Every runner knows that this stuff hurts. Photo by Paul dobson.

Many of you will be well acquainted with the adage that you build analytical capabilities by focusing on people, platforms, and processes. Yet, we know that many data projects fail, despite at first glance the aforementioned boxed being checked. While there are many different factors we can identify, such as faulty strategies, erroneous architectures, and inadequate investment, perhaps we should consider another culprit: a lack of empathy.

Whether it is a business leader discounting the rigorous analyses conducted by a data scientist, a network engineer stubbornly refusing to consider opening a firewall port for a data engineer, or a data product manager blithely dismissing the complexity of an enterprise application, empathy is sorely lacking in all of these situations. In each scenario, people are not empathising with the other party. They are not stopping to consider how the other person is feeling, leading to frustration and a lack of progress.

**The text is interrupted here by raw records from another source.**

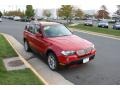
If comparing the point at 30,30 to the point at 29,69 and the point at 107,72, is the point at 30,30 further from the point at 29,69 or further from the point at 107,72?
the point at 107,72

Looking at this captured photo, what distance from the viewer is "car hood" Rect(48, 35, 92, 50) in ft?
25.1

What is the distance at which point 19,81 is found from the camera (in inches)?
257

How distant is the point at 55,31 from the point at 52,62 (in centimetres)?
153

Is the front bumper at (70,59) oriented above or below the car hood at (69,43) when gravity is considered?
below

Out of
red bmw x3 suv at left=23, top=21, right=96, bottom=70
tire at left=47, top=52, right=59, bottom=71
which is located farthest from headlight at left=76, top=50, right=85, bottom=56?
tire at left=47, top=52, right=59, bottom=71

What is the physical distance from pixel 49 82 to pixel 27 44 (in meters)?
4.61

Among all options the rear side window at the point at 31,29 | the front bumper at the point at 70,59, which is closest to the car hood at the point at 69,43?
the front bumper at the point at 70,59

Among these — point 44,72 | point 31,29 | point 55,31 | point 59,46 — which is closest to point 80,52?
point 59,46

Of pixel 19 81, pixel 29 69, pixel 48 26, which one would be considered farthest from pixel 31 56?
pixel 19 81

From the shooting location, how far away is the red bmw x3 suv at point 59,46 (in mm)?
7539

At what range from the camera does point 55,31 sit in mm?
9109

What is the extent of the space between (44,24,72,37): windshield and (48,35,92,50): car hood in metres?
0.40

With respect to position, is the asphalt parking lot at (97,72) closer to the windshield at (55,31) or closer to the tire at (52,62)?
the tire at (52,62)

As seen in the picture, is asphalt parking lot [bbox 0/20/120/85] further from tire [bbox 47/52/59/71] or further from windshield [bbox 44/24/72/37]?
windshield [bbox 44/24/72/37]
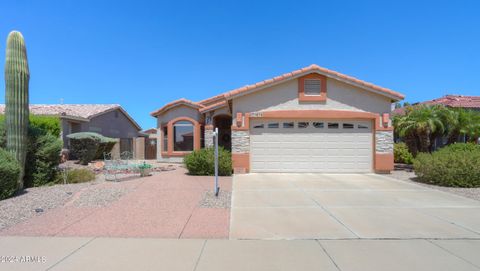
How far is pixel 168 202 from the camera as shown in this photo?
868 centimetres

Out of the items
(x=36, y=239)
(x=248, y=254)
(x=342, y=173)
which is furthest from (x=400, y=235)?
(x=342, y=173)

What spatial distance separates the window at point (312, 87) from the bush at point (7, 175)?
1060 cm

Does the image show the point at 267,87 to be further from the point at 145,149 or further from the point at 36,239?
the point at 145,149

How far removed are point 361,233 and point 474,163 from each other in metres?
7.46

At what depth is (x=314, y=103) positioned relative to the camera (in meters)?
14.9

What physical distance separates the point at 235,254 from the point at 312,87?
11.0 metres

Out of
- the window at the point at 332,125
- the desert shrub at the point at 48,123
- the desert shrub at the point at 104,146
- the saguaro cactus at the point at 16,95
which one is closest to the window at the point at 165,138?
the desert shrub at the point at 104,146

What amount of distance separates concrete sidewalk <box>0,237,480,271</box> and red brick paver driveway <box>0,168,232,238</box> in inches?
15.6

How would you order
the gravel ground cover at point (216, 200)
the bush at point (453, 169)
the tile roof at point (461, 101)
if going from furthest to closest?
the tile roof at point (461, 101) → the bush at point (453, 169) → the gravel ground cover at point (216, 200)

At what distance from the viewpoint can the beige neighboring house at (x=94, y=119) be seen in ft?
80.5


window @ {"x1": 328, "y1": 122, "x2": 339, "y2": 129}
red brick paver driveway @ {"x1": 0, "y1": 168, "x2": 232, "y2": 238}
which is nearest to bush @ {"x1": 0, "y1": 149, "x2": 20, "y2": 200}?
red brick paver driveway @ {"x1": 0, "y1": 168, "x2": 232, "y2": 238}

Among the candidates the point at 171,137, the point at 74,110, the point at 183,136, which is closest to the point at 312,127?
the point at 183,136

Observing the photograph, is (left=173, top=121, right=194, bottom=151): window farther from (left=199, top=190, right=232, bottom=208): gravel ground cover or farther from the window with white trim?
(left=199, top=190, right=232, bottom=208): gravel ground cover

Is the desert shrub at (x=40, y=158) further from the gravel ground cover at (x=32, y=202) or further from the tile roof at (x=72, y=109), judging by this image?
the tile roof at (x=72, y=109)
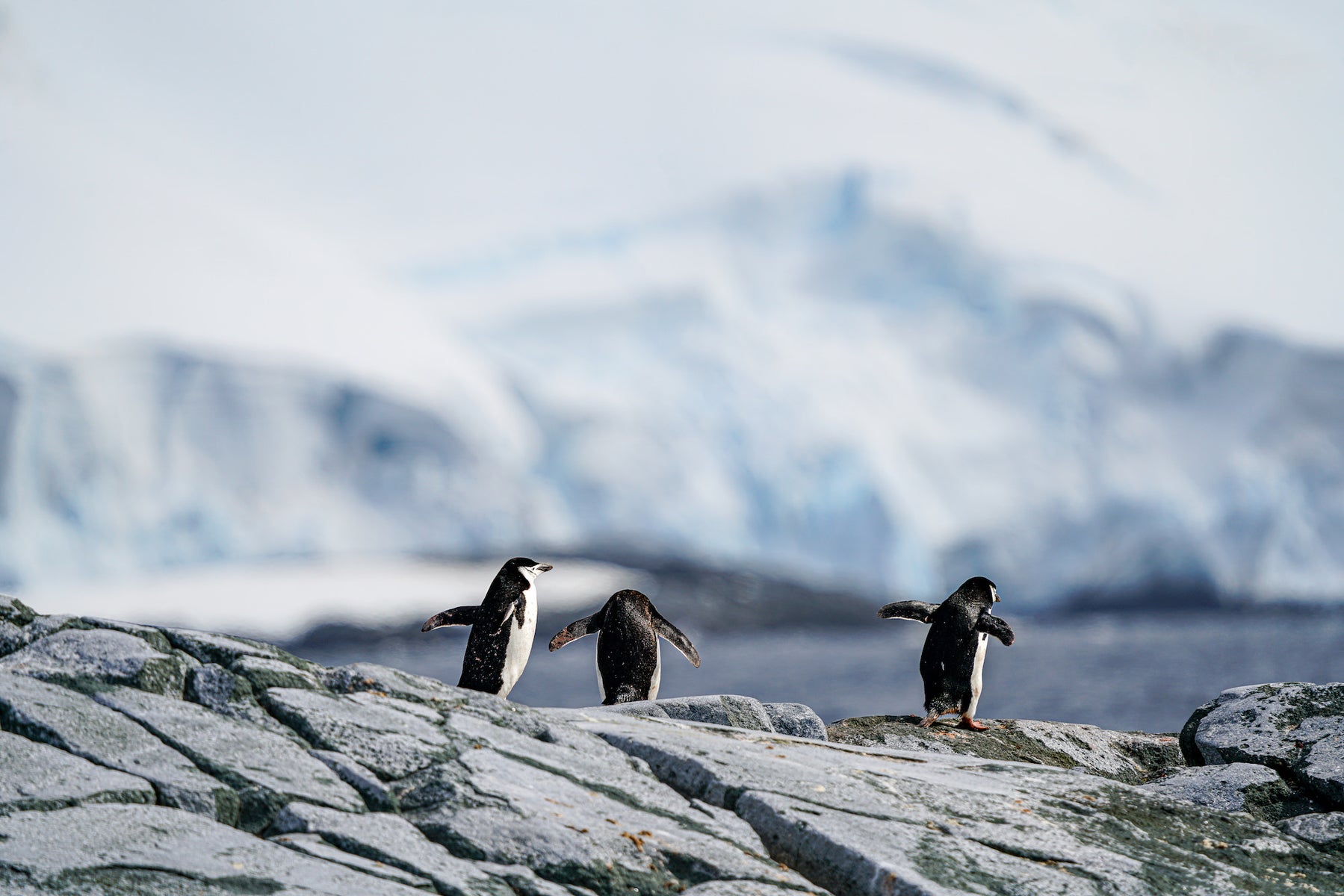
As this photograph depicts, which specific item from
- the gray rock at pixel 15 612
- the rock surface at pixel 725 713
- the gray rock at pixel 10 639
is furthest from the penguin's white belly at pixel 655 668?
the gray rock at pixel 10 639

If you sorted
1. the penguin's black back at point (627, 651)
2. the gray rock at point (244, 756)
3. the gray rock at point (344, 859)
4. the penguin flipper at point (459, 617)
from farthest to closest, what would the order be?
the penguin's black back at point (627, 651) → the penguin flipper at point (459, 617) → the gray rock at point (244, 756) → the gray rock at point (344, 859)

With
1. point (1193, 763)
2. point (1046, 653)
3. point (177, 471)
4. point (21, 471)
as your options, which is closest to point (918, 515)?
point (1046, 653)

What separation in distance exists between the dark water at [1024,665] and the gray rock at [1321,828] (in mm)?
20588

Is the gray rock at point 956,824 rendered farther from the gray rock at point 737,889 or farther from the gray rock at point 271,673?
the gray rock at point 271,673

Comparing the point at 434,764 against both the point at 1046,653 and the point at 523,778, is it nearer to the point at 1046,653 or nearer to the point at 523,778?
the point at 523,778

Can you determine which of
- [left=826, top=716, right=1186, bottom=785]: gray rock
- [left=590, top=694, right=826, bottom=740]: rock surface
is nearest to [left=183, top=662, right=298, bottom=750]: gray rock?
[left=590, top=694, right=826, bottom=740]: rock surface

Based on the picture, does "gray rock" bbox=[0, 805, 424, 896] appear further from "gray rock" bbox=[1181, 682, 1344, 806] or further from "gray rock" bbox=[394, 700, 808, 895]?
"gray rock" bbox=[1181, 682, 1344, 806]

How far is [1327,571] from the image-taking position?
93.9 meters

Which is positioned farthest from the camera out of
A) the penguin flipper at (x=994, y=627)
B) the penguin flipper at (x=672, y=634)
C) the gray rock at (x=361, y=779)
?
the penguin flipper at (x=672, y=634)

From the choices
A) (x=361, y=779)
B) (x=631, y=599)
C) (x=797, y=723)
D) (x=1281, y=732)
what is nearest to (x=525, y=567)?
(x=631, y=599)

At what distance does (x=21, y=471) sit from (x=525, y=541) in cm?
3091

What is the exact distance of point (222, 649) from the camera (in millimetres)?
Answer: 6094

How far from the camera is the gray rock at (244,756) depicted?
16.5 feet

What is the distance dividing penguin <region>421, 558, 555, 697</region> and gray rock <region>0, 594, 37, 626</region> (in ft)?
10.8
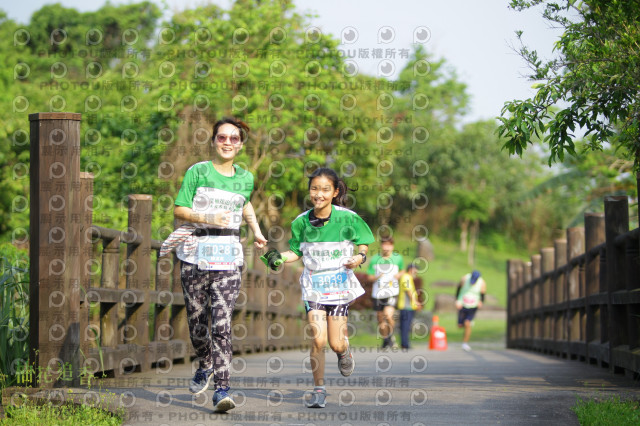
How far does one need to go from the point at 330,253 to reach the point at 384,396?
1062 millimetres

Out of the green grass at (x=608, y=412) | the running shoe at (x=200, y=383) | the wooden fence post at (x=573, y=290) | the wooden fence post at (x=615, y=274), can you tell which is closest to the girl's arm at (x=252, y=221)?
the running shoe at (x=200, y=383)

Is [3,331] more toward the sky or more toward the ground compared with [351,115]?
more toward the ground

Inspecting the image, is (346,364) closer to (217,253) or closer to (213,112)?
(217,253)

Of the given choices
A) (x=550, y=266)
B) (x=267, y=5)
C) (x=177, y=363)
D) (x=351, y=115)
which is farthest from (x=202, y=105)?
(x=177, y=363)

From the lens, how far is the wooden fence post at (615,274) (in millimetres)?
8266

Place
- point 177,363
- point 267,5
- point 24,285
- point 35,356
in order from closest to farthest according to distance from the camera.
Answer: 1. point 35,356
2. point 24,285
3. point 177,363
4. point 267,5

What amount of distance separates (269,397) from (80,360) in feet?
4.33

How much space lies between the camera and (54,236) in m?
5.98

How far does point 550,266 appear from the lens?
14531mm

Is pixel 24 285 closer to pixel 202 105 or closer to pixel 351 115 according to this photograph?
pixel 202 105

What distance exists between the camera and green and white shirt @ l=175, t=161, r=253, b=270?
19.3ft

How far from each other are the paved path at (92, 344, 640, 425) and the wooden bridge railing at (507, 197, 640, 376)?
1.12ft

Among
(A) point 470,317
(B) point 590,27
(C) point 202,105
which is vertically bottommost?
(A) point 470,317

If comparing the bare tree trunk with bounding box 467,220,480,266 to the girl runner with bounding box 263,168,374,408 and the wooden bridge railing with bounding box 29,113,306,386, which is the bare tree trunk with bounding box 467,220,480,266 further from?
the girl runner with bounding box 263,168,374,408
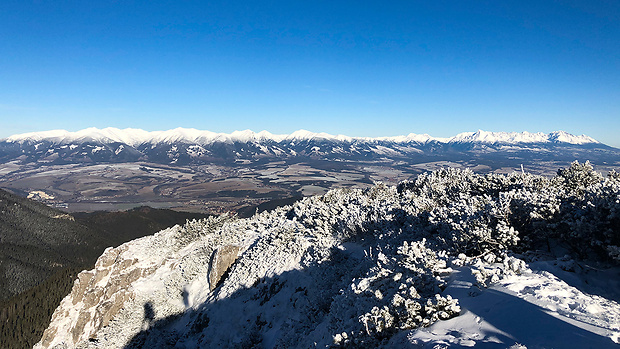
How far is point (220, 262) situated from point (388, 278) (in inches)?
780

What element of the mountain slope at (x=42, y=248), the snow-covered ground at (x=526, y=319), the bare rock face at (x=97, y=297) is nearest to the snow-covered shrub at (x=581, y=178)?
the snow-covered ground at (x=526, y=319)

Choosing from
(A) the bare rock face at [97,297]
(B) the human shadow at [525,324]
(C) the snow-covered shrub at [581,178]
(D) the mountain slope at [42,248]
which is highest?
(C) the snow-covered shrub at [581,178]

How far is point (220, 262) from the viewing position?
27922 mm

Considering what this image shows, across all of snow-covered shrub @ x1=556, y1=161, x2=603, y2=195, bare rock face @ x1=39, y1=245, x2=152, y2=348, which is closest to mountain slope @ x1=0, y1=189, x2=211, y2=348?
bare rock face @ x1=39, y1=245, x2=152, y2=348

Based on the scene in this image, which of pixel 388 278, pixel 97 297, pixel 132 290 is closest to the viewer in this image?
pixel 388 278

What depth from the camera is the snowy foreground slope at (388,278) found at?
28.5 feet

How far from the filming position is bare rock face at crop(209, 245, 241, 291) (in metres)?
27.5

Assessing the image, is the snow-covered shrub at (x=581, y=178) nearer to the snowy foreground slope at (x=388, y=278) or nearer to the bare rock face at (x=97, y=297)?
the snowy foreground slope at (x=388, y=278)

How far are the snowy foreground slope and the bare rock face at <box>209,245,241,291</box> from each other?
0.10 m

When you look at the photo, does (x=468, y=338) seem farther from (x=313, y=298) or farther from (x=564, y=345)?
(x=313, y=298)

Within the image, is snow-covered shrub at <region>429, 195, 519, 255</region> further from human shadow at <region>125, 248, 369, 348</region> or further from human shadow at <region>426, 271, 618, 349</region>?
human shadow at <region>125, 248, 369, 348</region>

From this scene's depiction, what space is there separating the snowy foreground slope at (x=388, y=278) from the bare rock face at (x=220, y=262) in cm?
10

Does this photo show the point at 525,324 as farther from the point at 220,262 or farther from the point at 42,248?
the point at 42,248

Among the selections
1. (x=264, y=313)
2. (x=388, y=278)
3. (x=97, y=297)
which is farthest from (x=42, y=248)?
(x=388, y=278)
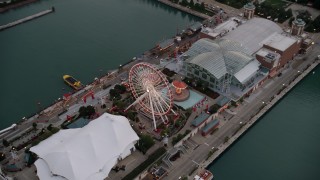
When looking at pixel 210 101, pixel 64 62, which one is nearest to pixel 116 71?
pixel 64 62

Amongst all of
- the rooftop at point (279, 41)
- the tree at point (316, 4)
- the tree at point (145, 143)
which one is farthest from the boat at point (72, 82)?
the tree at point (316, 4)

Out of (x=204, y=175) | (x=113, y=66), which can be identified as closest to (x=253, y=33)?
(x=113, y=66)

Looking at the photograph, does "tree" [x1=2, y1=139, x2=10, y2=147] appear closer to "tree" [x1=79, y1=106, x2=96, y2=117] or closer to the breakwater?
"tree" [x1=79, y1=106, x2=96, y2=117]

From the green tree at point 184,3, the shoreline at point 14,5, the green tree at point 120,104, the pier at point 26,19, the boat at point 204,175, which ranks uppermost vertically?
the shoreline at point 14,5

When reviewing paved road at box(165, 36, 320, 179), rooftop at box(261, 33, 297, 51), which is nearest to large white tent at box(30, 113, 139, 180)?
paved road at box(165, 36, 320, 179)

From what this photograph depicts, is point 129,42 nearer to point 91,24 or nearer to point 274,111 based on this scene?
point 91,24

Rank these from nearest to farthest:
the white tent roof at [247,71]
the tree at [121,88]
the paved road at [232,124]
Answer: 1. the paved road at [232,124]
2. the white tent roof at [247,71]
3. the tree at [121,88]

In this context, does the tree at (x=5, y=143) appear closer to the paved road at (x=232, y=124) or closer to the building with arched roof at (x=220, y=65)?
the paved road at (x=232, y=124)

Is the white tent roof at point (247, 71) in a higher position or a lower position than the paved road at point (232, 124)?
higher
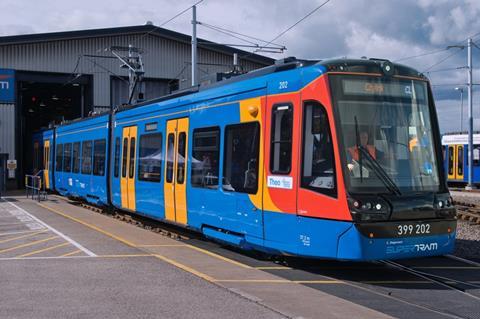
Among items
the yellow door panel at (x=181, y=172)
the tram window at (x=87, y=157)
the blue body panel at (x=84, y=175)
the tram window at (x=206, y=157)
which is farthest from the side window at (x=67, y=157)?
the tram window at (x=206, y=157)

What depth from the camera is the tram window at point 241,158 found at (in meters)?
9.34

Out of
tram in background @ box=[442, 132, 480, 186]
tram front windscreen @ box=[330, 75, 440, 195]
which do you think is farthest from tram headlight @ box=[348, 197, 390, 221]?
tram in background @ box=[442, 132, 480, 186]

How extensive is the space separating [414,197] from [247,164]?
275 cm

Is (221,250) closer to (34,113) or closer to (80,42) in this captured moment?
(80,42)

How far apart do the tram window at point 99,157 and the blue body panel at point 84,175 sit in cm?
15

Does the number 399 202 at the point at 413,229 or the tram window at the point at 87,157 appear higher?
the tram window at the point at 87,157

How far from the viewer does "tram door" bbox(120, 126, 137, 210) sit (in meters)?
15.2

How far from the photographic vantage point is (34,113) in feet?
179

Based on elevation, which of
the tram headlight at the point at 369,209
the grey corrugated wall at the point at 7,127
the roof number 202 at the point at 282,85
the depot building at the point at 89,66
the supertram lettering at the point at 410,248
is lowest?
the supertram lettering at the point at 410,248

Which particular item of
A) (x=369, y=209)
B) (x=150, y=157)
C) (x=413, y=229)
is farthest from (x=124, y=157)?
(x=413, y=229)

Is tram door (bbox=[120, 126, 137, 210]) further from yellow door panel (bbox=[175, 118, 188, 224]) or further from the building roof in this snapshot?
the building roof

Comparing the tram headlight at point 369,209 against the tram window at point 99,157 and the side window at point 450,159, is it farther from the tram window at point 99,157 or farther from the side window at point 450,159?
the side window at point 450,159

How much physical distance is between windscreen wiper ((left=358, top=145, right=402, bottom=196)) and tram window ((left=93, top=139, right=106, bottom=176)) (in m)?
11.7

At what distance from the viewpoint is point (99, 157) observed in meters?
18.6
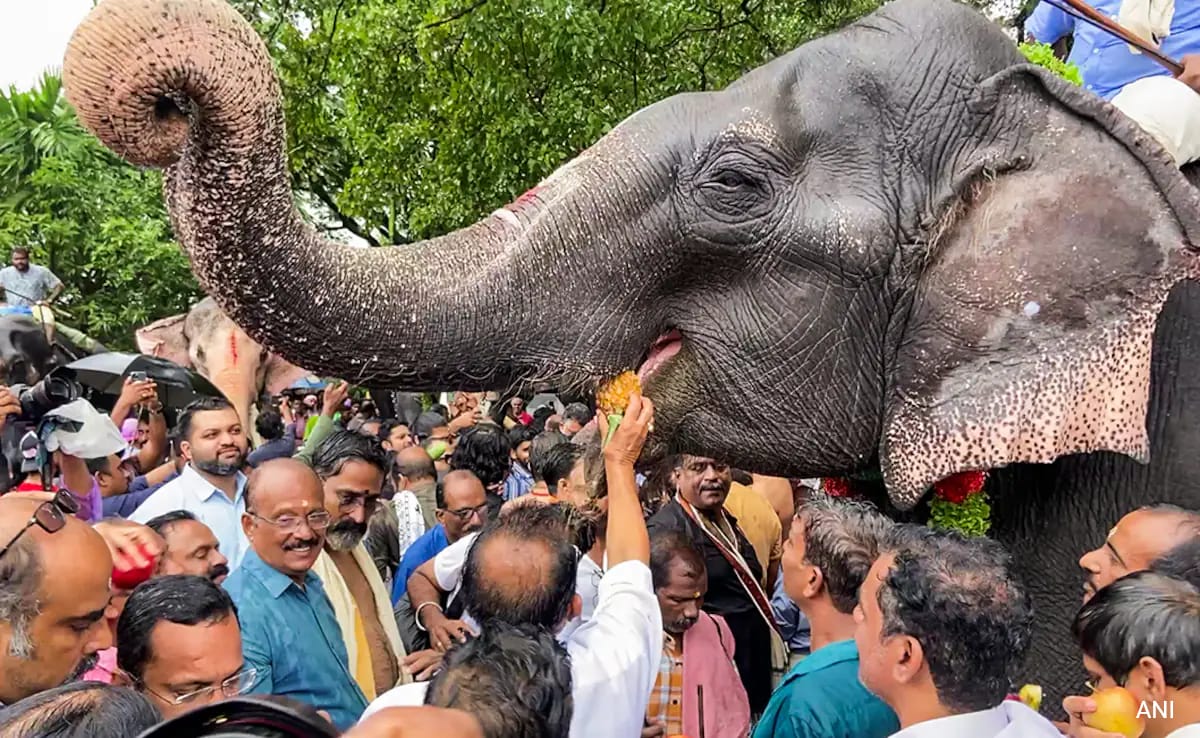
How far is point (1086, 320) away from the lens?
2.55 m

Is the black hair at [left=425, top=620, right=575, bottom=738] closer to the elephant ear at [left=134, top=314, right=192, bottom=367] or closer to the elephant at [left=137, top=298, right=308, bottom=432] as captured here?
the elephant at [left=137, top=298, right=308, bottom=432]

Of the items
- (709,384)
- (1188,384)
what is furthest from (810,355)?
(1188,384)

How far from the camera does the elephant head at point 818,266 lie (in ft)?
8.30

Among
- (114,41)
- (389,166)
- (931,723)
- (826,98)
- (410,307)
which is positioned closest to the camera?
(114,41)

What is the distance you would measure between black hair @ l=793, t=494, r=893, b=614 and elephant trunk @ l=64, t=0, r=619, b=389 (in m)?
0.97

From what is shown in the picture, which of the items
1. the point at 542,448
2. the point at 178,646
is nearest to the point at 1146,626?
the point at 178,646

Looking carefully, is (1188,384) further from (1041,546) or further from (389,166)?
(389,166)

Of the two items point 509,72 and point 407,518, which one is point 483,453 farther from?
point 509,72

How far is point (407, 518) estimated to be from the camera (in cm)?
622

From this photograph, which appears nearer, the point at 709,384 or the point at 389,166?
the point at 709,384

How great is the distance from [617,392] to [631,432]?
4.1 inches

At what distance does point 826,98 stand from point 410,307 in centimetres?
109

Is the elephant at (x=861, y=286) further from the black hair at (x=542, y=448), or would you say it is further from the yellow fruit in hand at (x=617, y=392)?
the black hair at (x=542, y=448)

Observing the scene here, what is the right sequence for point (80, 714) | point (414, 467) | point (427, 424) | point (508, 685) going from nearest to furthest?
point (80, 714) < point (508, 685) < point (414, 467) < point (427, 424)
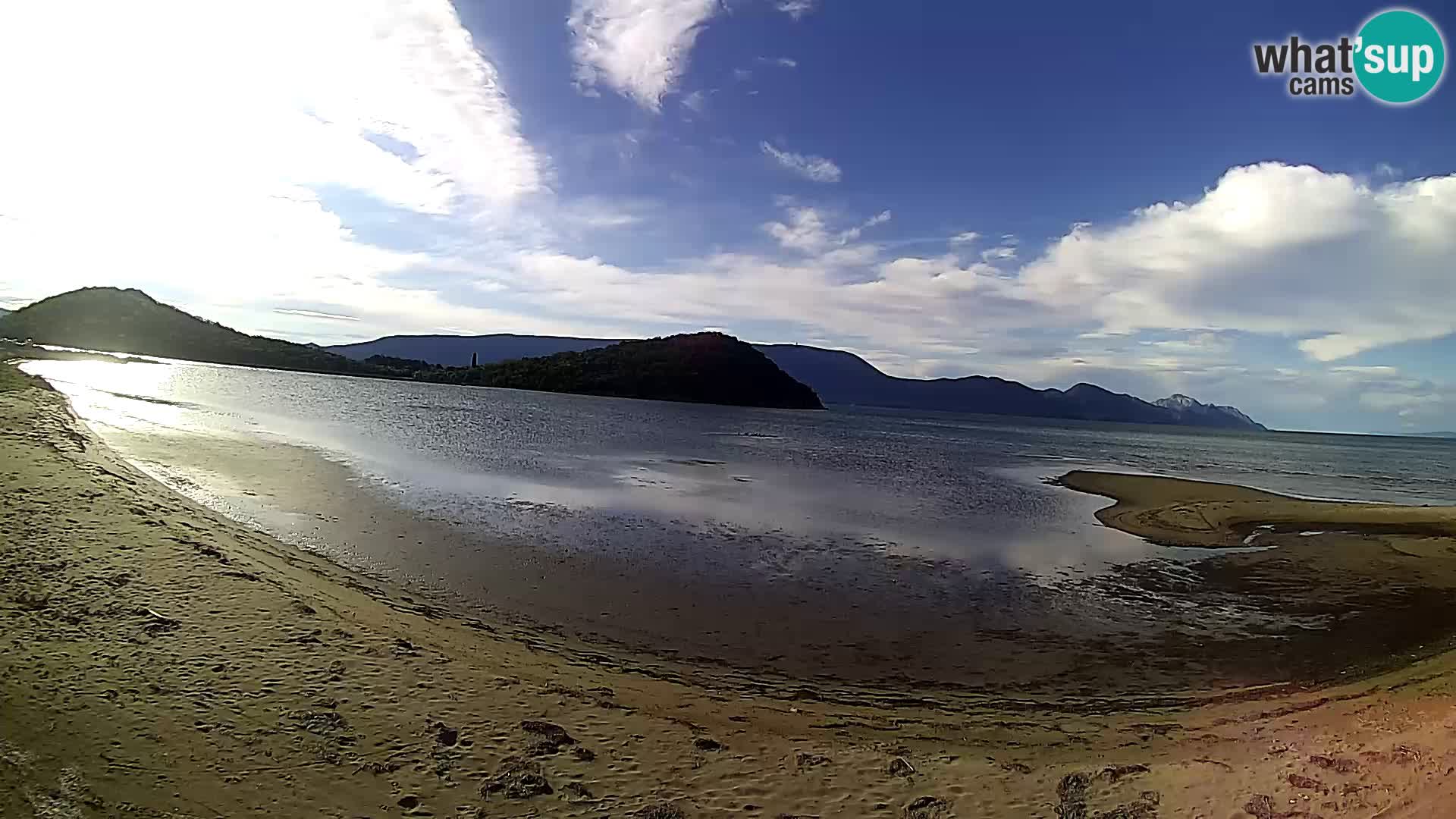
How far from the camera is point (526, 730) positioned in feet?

These disconnects can occur within teams as well, such as in cases where a non-technical manager fails to acknowledge the legitimate complaints of their developers, or a data scientist dismisses a business partner role as a job “anyone can do.” This lack of empathy can introduce friction at best and cause a stalemate at worst. Instead of growing closer as people solve a problem together, they become more dismissive of the other’s efforts.

Our team is great, but those other guys? They are the worst! Photo by Carrie Kaufmann.

The great thing about empathy is that “why should I help address their concerns” tends to become “how can I help address our concerns?” As cliche as it is to talk about “one team, one dream,” those who are able to empathise effectively with another are able to mentally “join teams.” From this perspective, problem solving becomes much easier as they are now able to clearly see the actual roadblocks, as opposed to the imputed obstacles.

Empathy binds runners, particularly those who run longer distances, through a familiarity with the curious mix of anaerobic pain and endorphin pleasure. In a similar manner, spending time to understand stakeholders’ and partners’ roles in enough detail that you can empathise with their hopes and fears, is a worthwhile investment when trying to accomplish a challenging project. After all, empathy is instinctively recognisable and one of the most powerful ways to build trust. You do not even need to run.